▶ Work request
Search the data below for the string "frame" and copy all lines where it shows up.

──────────

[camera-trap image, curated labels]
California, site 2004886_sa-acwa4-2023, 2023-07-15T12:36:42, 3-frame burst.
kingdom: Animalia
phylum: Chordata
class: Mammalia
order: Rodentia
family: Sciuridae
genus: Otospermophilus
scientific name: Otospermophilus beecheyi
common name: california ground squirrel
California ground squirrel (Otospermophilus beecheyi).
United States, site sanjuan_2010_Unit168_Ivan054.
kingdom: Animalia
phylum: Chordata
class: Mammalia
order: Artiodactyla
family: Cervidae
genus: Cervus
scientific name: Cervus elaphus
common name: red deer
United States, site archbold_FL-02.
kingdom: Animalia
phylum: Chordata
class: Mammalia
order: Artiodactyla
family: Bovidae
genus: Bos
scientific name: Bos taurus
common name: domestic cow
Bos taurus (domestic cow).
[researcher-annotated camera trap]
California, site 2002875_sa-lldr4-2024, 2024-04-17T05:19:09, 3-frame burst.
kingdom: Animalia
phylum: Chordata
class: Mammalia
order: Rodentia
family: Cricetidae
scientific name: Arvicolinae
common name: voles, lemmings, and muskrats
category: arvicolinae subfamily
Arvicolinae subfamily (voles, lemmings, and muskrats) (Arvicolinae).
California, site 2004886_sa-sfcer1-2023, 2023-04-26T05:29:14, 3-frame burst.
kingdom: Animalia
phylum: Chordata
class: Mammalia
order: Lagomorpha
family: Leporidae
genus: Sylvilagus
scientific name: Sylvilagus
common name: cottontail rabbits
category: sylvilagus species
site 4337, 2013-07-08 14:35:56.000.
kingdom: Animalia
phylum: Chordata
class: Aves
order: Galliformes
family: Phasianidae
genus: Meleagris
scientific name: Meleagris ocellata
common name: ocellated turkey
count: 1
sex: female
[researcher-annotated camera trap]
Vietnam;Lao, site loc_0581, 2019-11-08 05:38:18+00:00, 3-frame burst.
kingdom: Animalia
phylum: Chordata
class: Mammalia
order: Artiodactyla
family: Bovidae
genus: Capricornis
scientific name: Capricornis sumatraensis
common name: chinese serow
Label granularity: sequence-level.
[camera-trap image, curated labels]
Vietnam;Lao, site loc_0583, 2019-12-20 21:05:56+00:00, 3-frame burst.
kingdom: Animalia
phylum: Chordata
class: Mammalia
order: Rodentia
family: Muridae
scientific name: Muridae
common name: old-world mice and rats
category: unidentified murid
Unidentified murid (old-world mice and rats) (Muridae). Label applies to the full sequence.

──────────

▶ Result for this task
California, site 2004886_sa-acwa4-2023, 2023-07-15T12:36:42, 3-frame burst.
California, site 2002875_sa-lldr4-2024, 2024-04-17T05:19:09, 3-frame burst.
California, site 2004886_sa-sfcer1-2023, 2023-04-26T05:29:14, 3-frame burst.
Vietnam;Lao, site loc_0581, 2019-11-08 05:38:18+00:00, 3-frame burst.
Vietnam;Lao, site loc_0583, 2019-12-20 21:05:56+00:00, 3-frame burst.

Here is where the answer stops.